PAGE EXTRACT →
Tuesday, December 29, 2009

TwiGUARD update

Several months ago we announced TwiGUARD, a project researching how hackers spread malware/spam via Twitter. We believe that defenses like SafeBrowse (a Google feature that tells you when URLs are malicious) react too slowly. We are starting an experiment today that shows this, whose results we'll post in two months.

Social networking sites are the new front in the computer virus war. Previously, users would check a webpage (such as CNN or Slashdot) only once a day. Now, users check Twitter or Facebook several times an hour. (I am a good example of this, checking Twitter every ten minutes throughout the day). This means a piece of malware can spread quickly among Twitter users, faster than a security mechanism (like SafeBrowse, or updates to virus signatures) can respond.

Google's SafeBrowse is based on its search engine spider. When it comes across a site distributing malware, it adds that site to black-list. Browsers like Firefox downloads black-list updates every 30 minutes. When a user innocently clicks on a link to one of these bad sites in the black-list, Firefox will display a warning instead.

There is a race between how fast hackers can distribute malware on Twitter, and how fast Google's spider can find them, update the list, and distribute that list to browsers.

EXERCISE INSTRUCTIONS →
A. Return the passage of the TwiGUARD post from "TwiGUARD update" to "in two months.", copied word for word.
B. According to the TwiGUARD post, how often do browsers like Firefox download black-list updates?

GIVEN RECORDS →
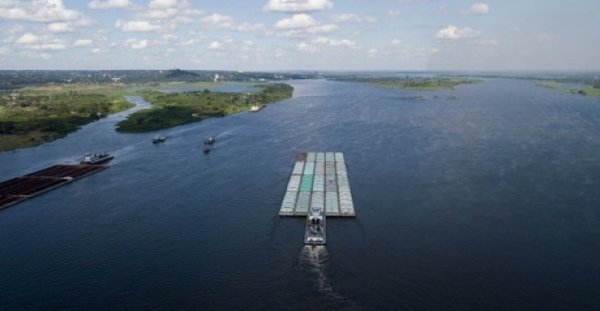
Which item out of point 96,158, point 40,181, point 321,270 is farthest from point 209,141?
point 321,270

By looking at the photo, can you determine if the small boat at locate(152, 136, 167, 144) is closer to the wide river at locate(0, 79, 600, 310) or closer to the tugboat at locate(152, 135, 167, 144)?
the tugboat at locate(152, 135, 167, 144)

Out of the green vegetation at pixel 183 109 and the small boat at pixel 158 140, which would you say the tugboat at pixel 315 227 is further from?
the green vegetation at pixel 183 109

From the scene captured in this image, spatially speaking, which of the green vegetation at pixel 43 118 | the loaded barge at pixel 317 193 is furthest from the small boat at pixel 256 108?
the loaded barge at pixel 317 193

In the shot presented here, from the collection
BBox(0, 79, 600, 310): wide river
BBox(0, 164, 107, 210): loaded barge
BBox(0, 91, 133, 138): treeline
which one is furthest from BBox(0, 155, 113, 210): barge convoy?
BBox(0, 91, 133, 138): treeline

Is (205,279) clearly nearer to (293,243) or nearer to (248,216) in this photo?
(293,243)

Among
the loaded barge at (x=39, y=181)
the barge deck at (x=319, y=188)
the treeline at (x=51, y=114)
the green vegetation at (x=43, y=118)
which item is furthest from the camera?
the treeline at (x=51, y=114)

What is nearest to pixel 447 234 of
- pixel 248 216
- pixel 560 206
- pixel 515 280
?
pixel 515 280
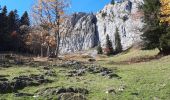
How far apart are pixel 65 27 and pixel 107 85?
40201 mm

SOLUTIONS BELOW →
A.
TwiGUARD update

Several months ago we announced TwiGUARD, a project researching how hackers spread malware/spam via Twitter. We believe that defenses like SafeBrowse (a Google feature that tells you when URLs are malicious) react too slowly. We are starting an experiment today that shows this, whose results we'll post in two months.

B. Every 30 minutes.